(Stored data entries)
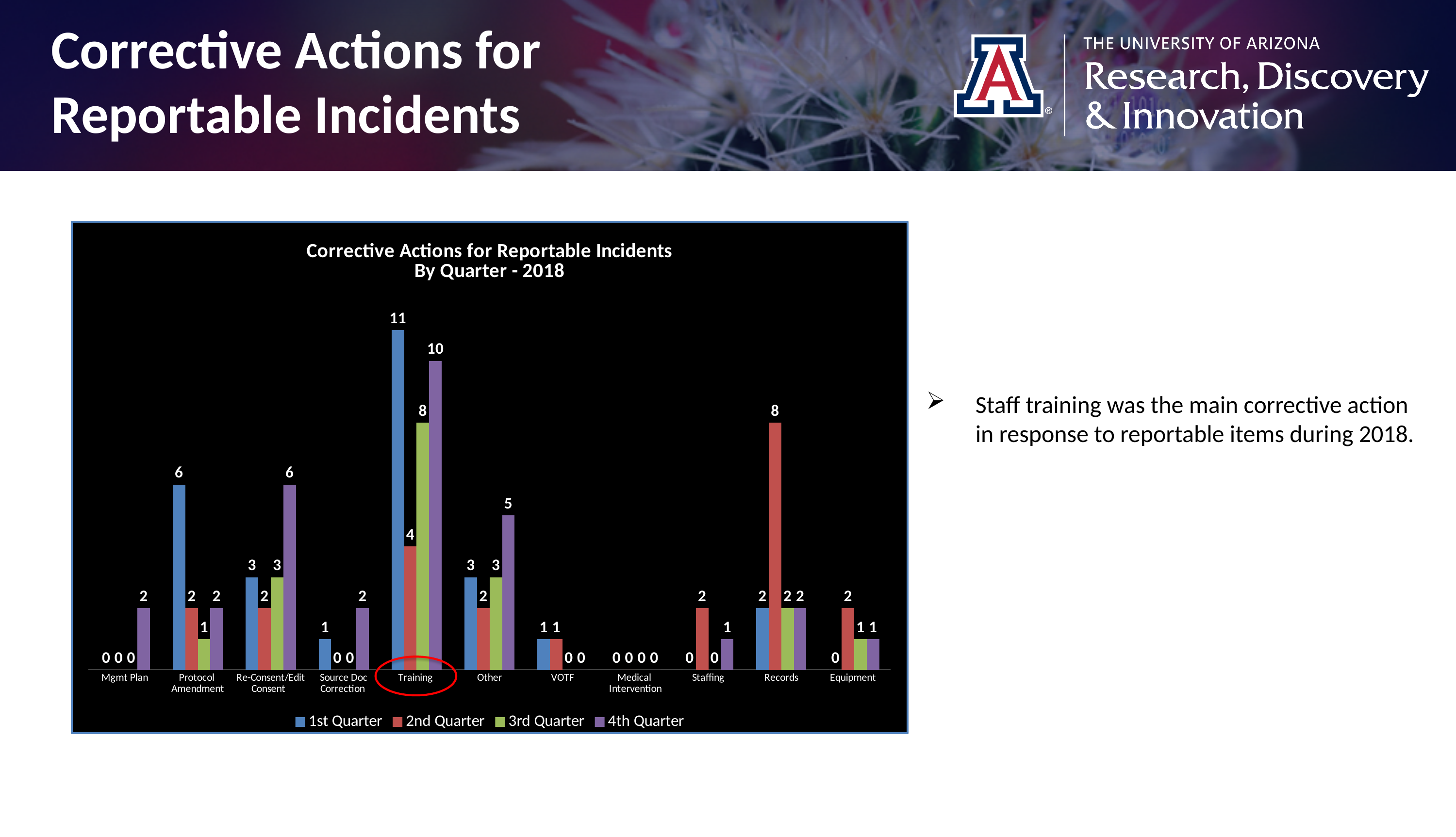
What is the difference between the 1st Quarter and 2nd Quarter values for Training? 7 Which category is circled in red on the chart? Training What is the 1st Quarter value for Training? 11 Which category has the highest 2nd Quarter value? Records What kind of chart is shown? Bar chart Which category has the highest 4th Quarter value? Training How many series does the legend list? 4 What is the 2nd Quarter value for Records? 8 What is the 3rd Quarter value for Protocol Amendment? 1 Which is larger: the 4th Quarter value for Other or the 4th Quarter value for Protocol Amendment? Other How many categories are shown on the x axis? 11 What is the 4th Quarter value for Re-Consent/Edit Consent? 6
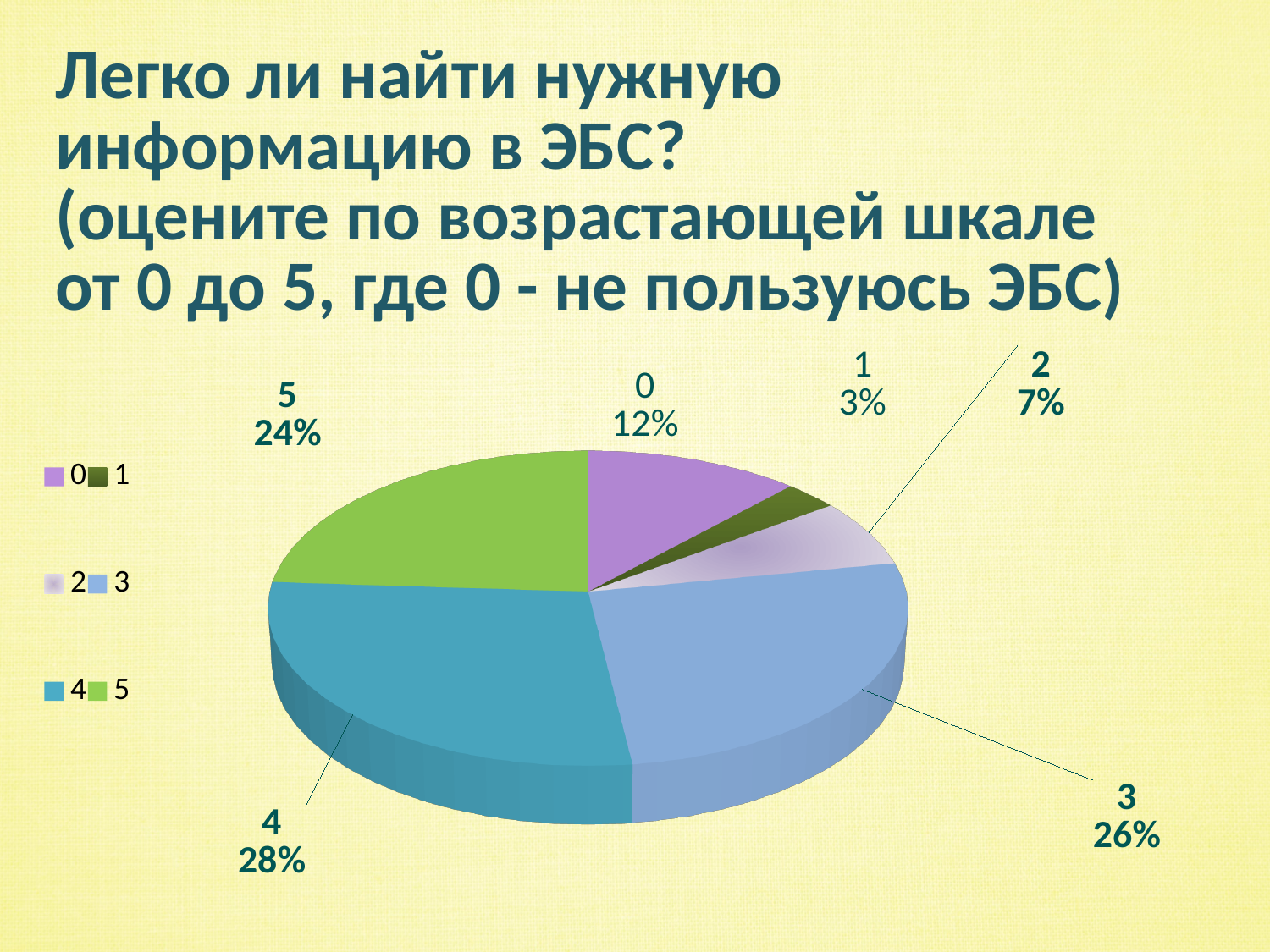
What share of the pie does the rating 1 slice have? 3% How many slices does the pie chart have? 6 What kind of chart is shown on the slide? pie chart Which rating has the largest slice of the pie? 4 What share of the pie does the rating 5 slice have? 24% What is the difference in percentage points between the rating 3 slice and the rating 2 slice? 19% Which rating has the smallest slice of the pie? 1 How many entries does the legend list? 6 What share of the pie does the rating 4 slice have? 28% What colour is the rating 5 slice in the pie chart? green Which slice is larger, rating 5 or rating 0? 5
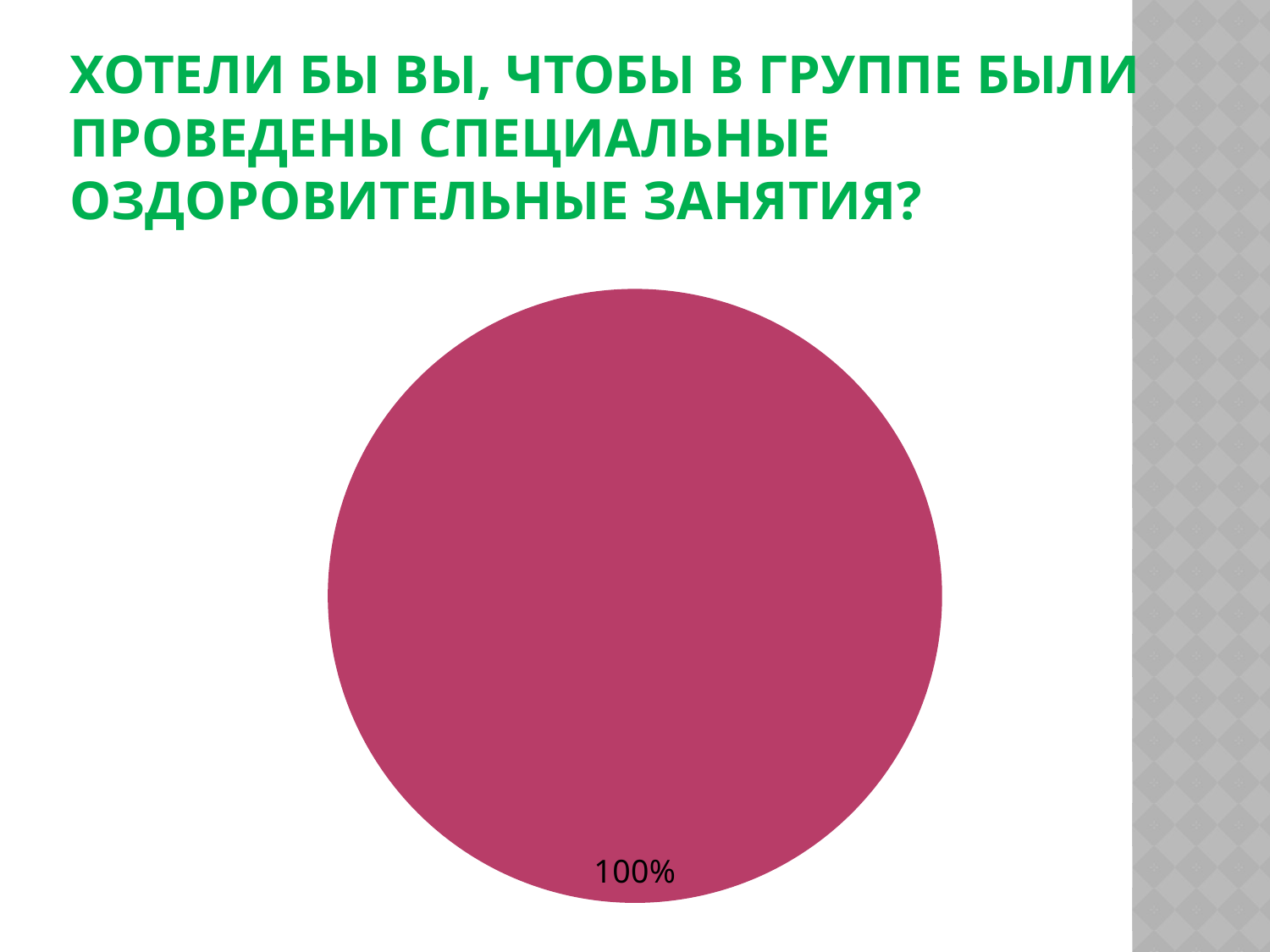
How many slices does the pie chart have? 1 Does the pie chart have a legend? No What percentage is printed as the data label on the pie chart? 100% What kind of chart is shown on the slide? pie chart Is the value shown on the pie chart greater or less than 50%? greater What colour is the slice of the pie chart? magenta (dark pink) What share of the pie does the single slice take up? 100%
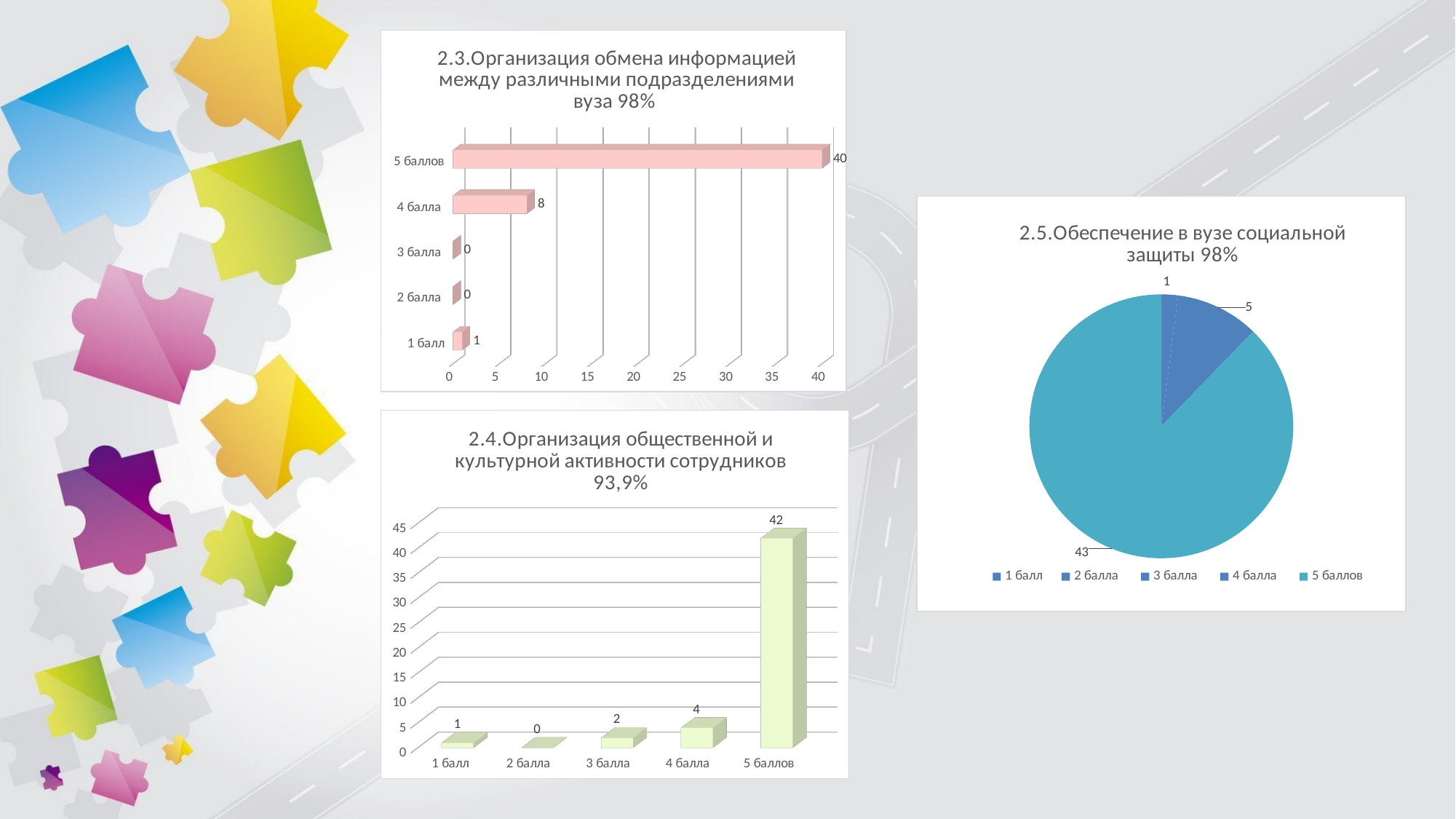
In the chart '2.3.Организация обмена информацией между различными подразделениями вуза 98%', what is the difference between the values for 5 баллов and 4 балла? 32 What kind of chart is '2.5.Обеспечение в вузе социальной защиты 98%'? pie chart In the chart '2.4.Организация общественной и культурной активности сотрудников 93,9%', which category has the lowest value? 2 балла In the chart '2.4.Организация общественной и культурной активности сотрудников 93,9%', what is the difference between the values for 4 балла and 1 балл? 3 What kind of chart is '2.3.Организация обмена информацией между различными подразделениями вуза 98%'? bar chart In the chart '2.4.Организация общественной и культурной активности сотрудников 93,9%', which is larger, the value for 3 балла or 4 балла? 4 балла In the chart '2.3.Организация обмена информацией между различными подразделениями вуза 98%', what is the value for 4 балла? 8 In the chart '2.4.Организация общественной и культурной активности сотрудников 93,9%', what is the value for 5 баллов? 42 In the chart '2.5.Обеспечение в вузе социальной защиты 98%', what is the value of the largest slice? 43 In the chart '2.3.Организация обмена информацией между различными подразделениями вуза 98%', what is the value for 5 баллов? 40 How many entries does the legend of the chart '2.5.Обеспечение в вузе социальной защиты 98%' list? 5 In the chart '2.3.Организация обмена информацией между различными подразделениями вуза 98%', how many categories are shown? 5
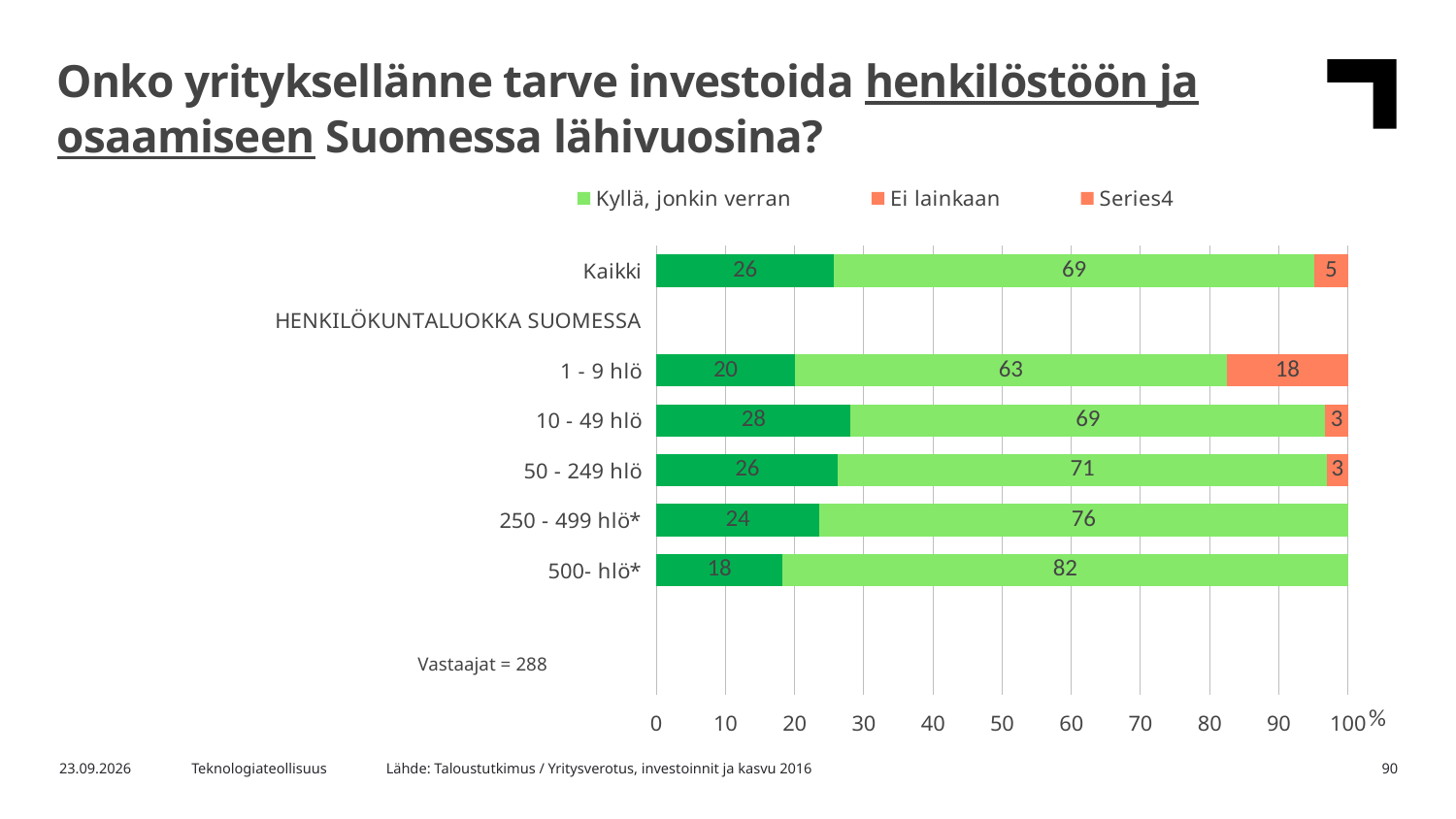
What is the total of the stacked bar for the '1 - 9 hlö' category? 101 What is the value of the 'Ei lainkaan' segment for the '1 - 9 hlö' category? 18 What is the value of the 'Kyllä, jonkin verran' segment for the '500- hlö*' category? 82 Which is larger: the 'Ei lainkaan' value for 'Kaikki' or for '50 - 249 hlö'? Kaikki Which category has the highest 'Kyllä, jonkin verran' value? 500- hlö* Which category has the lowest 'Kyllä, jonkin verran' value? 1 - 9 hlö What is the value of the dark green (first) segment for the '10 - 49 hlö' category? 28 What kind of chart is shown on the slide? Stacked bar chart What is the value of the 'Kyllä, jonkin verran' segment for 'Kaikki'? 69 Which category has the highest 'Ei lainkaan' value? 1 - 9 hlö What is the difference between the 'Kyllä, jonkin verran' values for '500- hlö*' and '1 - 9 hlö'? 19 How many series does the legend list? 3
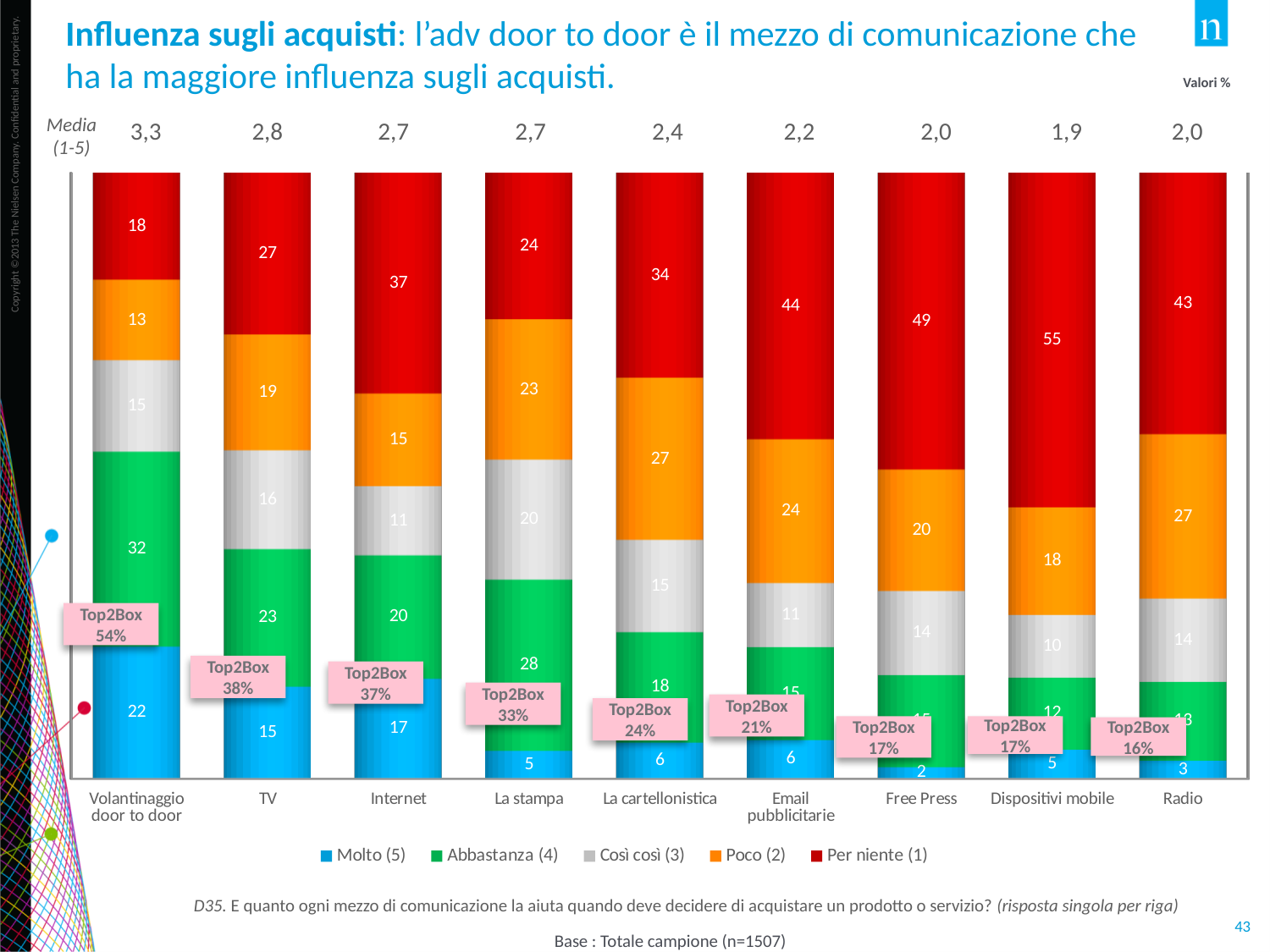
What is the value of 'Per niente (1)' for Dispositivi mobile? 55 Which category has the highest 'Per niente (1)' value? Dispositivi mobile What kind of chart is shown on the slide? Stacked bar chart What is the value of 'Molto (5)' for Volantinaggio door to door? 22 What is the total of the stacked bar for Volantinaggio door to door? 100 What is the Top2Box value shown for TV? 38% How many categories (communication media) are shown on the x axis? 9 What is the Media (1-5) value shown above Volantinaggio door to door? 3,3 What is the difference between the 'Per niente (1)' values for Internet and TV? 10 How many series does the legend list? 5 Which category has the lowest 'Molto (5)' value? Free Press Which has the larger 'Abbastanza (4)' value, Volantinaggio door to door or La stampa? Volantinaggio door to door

Your assignment
Give every line of the records as a JSON list of strings, one string per line, without blank lines. Leave the pictures out of the answer.

Completed task
[
  "What is the difference between the 1st Quarter and 2nd Quarter values for Training? 7 Which category is circled in red on the chart? Training What is the 1st Quarter value for Training? 11 Which category has the highest 2nd Quarter value? Records What kind of chart is shown? Bar chart Which category has the highest 4th Quarter value? Training How many series does the legend list? 4 What is the 2nd Quarter value for Records? 8 What is the 3rd Quarter value for Protocol Amendment? 1 Which is larger: the 4th Quarter value for Other or the 4th Quarter value for Protocol Amendment? Other How many categories are shown on the x axis? 11 What is the 4th Quarter value for Re-Consent/Edit Consent? 6",
  "What share of the pie does the rating 1 slice have? 3% How many slices does the pie chart have? 6 What kind of chart is shown on the slide? pie chart Which rating has the largest slice of the pie? 4 What share of the pie does the rating 5 slice have? 24% What is the difference in percentage points between the rating 3 slice and the rating 2 slice? 19% Which rating has the smallest slice of the pie? 1 How many entries does the legend list? 6 What share of the pie does the rating 4 slice have? 28% What colour is the rating 5 slice in the pie chart? green Which slice is larger, rating 5 or rating 0? 5",
  "How many slices does the pie chart have? 1 Does the pie chart have a legend? No What percentage is printed as the data label on the pie chart? 100% What kind of chart is shown on the slide? pie chart Is the value shown on the pie chart greater or less than 50%? greater What colour is the slice of the pie chart? magenta (dark pink) What share of the pie does the single slice take up? 100%",
  "In the chart '2.3.Организация обмена информацией между различными подразделениями вуза 98%', what is the difference between the values for 5 баллов and 4 балла? 32 What kind of chart is '2.5.Обеспечение в вузе социальной защиты 98%'? pie chart In the chart '2.4.Организация общественной и культурной активности сотрудников 93,9%', which category has the lowest value? 2 балла In the chart '2.4.Организация общественной и культурной активности сотрудников 93,9%', what is the difference between the values for 4 балла and 1 балл? 3 What kind of chart is '2.3.Организация обмена информацией между различными подразделениями вуза 98%'? bar chart In the chart '2.4.Организация общественной и культурной активности сотрудников 93,9%', which is larger, the value for 3 балла or 4 балла? 4 балла In the chart '2.3.Организация обмена информацией между различными подразделениями вуза 98%', what is the value for 4 балла? 8 In the chart '2.4.Организация общественной и культурной активности сотрудников 93,9%', what is the value for 5 баллов? 42 In the chart '2.5.Обеспечение в вузе социальной защиты 98%', what is the value of the largest slice? 43 In the chart '2.3.Организация обмена информацией между различными подразделениями вуза 98%', what is the value for 5 баллов? 40 How many entries does the legend of the chart '2.5.Обеспечение в вузе социальной защиты 98%' list? 5 In the chart '2.3.Организация обмена информацией между различными подразделениями вуза 98%', how many categories are shown? 5",
  "What is the total of the stacked bar for the '1 - 9 hlö' category? 101 What is the value of the 'Ei lainkaan' segment for the '1 - 9 hlö' category? 18 What is the value of the 'Kyllä, jonkin verran' segment for the '500- hlö*' category? 82 Which is larger: the 'Ei lainkaan' value for 'Kaikki' or for '50 - 249 hlö'? Kaikki Which category has the highest 'Kyllä, jonkin verran' value? 500- hlö* Which category has the lowest 'Kyllä, jonkin verran' value? 1 - 9 hlö What is the value of the dark green (first) segment for the '10 - 49 hlö' category? 28 What kind of chart is shown on the slide? Stacked bar chart What is the value of the 'Kyllä, jonkin verran' segment for 'Kaikki'? 69 Which category has the highest 'Ei lainkaan' value? 1 - 9 hlö What is the difference between the 'Kyllä, jonkin verran' values for '500- hlö*' and '1 - 9 hlö'? 19 How many series does the legend list? 3",
  "What is the value of 'Per niente (1)' for Dispositivi mobile? 55 Which category has the highest 'Per niente (1)' value? Dispositivi mobile What kind of chart is shown on the slide? Stacked bar chart What is the value of 'Molto (5)' for Volantinaggio door to door? 22 What is the total of the stacked bar for Volantinaggio door to door? 100 What is the Top2Box value shown for TV? 38% How many categories (communication media) are shown on the x axis? 9 What is the Media (1-5) value shown above Volantinaggio door to door? 3,3 What is the difference between the 'Per niente (1)' values for Internet and TV? 10 How many series does the legend list? 5 Which category has the lowest 'Molto (5)' value? Free Press Which has the larger 'Abbastanza (4)' value, Volantinaggio door to door or La stampa? Volantinaggio door to door"
]